I'm excited to finally start this series (yes series because there is much to tell) of Amanda's stories from Japan! I may honestly spread this out to 5 parts or more to make sure I cover everything and so I don't bombard you with a single novel. I collected quite a few pictures while Amanda visited Thanik and I this past weekend, so you will not be lacking in visuals. I'll recount the good times we had during her visit in a separate post. Lastly, I may update this post if I happen to miss out on something this first time around, sooo fair warning?
I don't think there will be any objections to start with the aspect of food. Ah, and you can always click on an image to view it larger. Enjoy!

Desserts from a French restaurant:


Amanda says that dessert portions are usually quite small, sometimes only worth 5 small bites. Perhaps that's a good thing, teaching self restraint and rather forcing you to really enjoy what's in front of you. =)
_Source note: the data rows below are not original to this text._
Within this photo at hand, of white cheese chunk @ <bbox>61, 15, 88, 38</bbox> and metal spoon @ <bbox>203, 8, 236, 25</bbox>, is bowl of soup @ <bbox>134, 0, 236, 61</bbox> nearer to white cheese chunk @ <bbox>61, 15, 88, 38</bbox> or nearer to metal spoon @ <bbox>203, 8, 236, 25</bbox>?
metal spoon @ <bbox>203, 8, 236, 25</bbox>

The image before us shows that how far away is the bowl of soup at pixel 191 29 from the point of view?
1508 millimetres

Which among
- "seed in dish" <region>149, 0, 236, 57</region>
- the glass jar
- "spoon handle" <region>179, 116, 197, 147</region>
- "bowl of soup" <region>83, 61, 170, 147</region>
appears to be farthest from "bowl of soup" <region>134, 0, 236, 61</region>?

It is such irony that Amanda actually gained weight (not much) whilst there. She raved about how delicious their food is, no matter where she ate. There is a wonderful variety of sea food in particular (well of course). She did have to ask quite often, "What's this?" 
Indeed the portions are generally [much] smaller than what's expected in the U.S. So what fills them up with smaller portions? Normally the rice that accompanies a great deal of the meals and the green tea or water you have with it. Green tea is often the drink of choice. Yumm. My drink of choice is water when I'm out and at home it's either water or orange juice. 
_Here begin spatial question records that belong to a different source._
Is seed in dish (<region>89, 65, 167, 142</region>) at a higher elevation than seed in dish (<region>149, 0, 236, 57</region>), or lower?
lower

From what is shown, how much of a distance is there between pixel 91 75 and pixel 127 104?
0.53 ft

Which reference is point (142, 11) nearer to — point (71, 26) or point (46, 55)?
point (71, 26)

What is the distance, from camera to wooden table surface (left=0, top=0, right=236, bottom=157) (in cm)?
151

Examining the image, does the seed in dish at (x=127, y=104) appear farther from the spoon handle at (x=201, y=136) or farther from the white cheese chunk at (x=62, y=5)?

Amachan brought this treat back for the hubby and I to try. Both of us liked it and Amanda did add that it's best when freshly made. It has just the right amount of sweetness and the texture is---hm, that's a tough one to explain; well, it's nice, haha.


Takoyaki

Taiyaki


There are some general rules, shall we say, when it comes to eating really anywhere.
  • Before eating you give thanks for the food and compliment it, such as, "This looks delicious." Perhaps even if it doesn't look good, be polite about it. Once finished eating, I believe you give your (polite) opinion on how you liked the food.
  • It's impolite to not finish even the last grain of rice. I don't think anyone will be harsh about it, just do your best.
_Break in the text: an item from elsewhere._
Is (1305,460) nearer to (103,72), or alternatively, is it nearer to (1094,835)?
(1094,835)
I am not a fan of fast food, but let me take a moment to at least compliment the interior design of (at least one) their McDonalds. If Amanda had not told me it was so, I would have guessed it to be a quaint noodle shop or something of the like. Outside the restroom, they had a sink so you can rinse off your hands, if that's all you needed to do. Hmm, pretty handy.




Here is a small look inside one of their most famous Starbucks (below); I think famous for it's 'different' design. Their outdoor seating is lovely too. They even set out blankets on each chair and mat during the colder season(s).






Below is a picture of a restaurant Amanda and her boyfriend went to in Chinatown. She said the food is delicious and famous as well for a particular Korean actor having dined there before. What a small world, right?
Unlike the U.S., the waiter/waitress does not keep coming back to your table to check how you are doing. Instead, you must signal to them if you are in need of something. I think I'd prefer that method because I've worked in a restaurant and I know that often the waiter/waitress will purposefully check on you right when you've taken a bite. They are tricky that way.





Mystery Man (Amanda's boyfriend) and his family have this particular 'dish' once a year for New Years. I'm not sure if you're only allowed to eat it on New Years, but either way I think most would only eat it once a year because as I'm sure you can tell it's a fairly expensive meal to have. 


Osechi


Below is something not seen too often, something that looks remotely deep-fried or just fried. Thankfully their fried food is not as greasy as American food tends to be. 
Even now perhaps you can tell that Japanese folk eat a greater variety of food in general compared to what people might normally eat in the U.S. A great example to follow (hope that makes sense).


Tonkastu



Who else feels hungry now?

Part II: fashion
Part III: cleanliness
Part IV: misc. adventures
Part V: Disney Sea   

2 comments:

  1. I just had dinner and already feel hungry. Nice food. Looks like a fun place to get my chow on.